What to do> Please collect every line in the records below that contains the word "divides".

--- start of Given entries ---

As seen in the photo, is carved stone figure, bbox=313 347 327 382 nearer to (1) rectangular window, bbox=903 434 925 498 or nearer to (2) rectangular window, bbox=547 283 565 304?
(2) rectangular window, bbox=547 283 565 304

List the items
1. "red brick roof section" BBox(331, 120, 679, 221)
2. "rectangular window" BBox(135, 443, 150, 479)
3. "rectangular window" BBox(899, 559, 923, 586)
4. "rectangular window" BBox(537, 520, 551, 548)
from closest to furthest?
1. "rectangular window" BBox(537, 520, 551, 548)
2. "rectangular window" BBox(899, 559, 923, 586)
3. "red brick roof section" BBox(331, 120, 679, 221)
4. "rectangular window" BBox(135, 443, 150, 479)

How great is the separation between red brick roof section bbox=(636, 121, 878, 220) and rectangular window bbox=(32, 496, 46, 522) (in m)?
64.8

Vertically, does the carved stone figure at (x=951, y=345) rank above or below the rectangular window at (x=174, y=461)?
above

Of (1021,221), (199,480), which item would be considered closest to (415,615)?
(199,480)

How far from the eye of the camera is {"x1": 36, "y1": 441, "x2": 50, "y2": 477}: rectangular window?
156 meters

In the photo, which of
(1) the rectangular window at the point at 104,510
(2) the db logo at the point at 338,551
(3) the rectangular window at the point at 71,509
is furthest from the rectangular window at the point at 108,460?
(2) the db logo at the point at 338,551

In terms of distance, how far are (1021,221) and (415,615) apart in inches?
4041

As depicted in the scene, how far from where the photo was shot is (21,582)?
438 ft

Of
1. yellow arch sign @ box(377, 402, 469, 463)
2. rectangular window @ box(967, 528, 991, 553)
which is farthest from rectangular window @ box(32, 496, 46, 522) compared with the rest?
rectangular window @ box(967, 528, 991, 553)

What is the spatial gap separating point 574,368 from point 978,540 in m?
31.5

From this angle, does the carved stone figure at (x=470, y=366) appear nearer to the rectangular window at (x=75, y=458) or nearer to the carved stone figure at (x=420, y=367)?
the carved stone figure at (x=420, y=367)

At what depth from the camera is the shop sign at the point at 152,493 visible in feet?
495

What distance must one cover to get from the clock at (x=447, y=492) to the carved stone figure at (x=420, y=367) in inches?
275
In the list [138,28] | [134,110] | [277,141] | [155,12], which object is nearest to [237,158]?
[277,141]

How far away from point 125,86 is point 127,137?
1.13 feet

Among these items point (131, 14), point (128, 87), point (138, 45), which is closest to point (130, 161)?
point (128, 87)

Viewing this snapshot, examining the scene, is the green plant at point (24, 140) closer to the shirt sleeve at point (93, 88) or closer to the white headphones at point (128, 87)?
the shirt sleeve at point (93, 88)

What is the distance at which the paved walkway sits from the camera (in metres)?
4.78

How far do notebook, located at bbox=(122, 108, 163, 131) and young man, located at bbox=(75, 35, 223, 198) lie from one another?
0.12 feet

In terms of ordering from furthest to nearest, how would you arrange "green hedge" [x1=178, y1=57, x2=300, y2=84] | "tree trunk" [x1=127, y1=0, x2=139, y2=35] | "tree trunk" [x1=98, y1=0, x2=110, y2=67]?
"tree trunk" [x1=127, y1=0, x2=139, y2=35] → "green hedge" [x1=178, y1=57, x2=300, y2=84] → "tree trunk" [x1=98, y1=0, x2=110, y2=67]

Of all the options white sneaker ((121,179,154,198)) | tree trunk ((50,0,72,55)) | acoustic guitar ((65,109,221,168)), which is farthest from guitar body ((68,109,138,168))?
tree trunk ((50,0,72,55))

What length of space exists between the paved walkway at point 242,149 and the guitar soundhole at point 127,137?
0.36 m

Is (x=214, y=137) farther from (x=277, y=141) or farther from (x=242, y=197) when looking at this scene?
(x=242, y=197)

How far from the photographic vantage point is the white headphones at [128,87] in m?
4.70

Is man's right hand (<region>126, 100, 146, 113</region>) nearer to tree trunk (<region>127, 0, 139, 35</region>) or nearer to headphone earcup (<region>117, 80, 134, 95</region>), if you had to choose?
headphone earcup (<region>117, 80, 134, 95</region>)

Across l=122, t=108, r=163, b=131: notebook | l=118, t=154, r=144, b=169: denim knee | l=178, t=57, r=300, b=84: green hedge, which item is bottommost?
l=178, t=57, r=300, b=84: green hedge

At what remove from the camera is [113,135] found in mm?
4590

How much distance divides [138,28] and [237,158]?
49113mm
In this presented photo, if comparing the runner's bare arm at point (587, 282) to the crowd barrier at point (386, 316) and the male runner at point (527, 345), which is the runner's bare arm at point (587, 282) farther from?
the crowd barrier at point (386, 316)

--- end of Given entries ---
--- start of Given entries ---

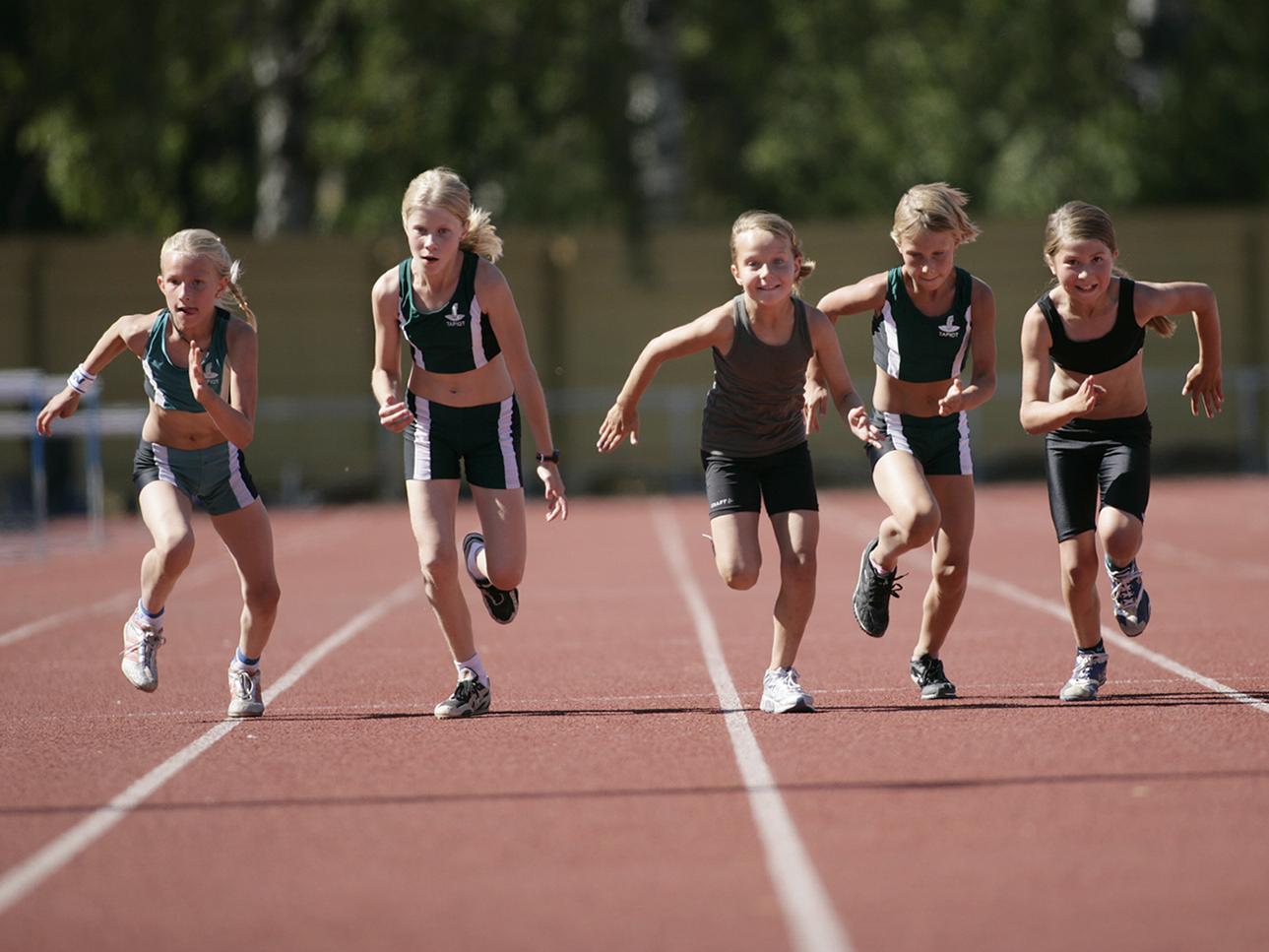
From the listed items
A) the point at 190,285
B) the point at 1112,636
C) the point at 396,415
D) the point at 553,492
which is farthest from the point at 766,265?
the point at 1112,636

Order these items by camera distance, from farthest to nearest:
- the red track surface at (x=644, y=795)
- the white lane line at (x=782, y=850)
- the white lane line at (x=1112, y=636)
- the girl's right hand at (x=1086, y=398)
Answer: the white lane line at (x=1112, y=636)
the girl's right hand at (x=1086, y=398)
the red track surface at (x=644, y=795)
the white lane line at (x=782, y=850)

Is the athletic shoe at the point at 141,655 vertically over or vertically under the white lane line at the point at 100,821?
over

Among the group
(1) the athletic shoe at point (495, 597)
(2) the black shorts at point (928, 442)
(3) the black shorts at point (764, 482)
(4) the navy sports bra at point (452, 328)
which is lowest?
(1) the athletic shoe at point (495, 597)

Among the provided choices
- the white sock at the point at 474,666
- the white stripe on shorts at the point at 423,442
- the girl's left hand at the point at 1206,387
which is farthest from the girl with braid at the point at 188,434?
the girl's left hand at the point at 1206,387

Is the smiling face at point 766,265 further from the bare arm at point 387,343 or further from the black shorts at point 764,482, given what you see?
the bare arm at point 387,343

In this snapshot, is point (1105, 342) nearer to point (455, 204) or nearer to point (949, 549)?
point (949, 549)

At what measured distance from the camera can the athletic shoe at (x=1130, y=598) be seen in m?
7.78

--- end of Given entries ---
--- start of Given entries ---

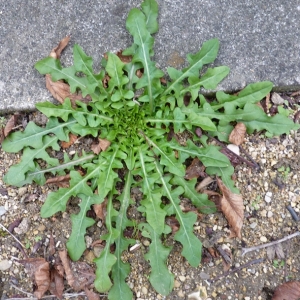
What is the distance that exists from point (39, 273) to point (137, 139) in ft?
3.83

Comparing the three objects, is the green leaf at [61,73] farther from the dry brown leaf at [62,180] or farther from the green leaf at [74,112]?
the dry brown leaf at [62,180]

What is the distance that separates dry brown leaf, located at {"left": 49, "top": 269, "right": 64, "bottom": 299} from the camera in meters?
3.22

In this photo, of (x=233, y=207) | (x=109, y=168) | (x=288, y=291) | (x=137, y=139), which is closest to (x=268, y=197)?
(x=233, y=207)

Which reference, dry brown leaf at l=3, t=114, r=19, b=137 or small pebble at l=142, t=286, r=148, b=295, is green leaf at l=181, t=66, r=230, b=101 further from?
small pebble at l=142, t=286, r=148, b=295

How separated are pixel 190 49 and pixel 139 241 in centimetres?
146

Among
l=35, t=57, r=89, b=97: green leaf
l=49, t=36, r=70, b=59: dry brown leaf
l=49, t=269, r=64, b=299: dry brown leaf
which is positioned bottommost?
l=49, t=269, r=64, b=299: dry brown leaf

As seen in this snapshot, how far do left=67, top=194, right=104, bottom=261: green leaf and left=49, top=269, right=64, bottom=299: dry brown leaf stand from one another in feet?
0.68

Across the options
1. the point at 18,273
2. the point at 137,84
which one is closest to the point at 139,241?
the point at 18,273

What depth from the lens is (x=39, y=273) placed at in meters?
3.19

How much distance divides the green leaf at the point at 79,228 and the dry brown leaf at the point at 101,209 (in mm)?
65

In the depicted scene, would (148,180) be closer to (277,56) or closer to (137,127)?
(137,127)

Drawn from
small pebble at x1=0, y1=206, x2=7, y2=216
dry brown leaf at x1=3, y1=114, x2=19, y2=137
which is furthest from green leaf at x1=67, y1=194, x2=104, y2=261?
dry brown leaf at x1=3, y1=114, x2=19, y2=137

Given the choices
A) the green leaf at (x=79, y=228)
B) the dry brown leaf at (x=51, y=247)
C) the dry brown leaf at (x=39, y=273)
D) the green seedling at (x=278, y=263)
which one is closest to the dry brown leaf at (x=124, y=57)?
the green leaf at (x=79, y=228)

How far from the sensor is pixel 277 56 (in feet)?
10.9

--- end of Given entries ---

Problem solution>
How much distance divides [138,28] and [237,158]?
How much distance divides the green leaf at the point at 79,228 and the dry brown leaf at the point at 101,209 (in mm)?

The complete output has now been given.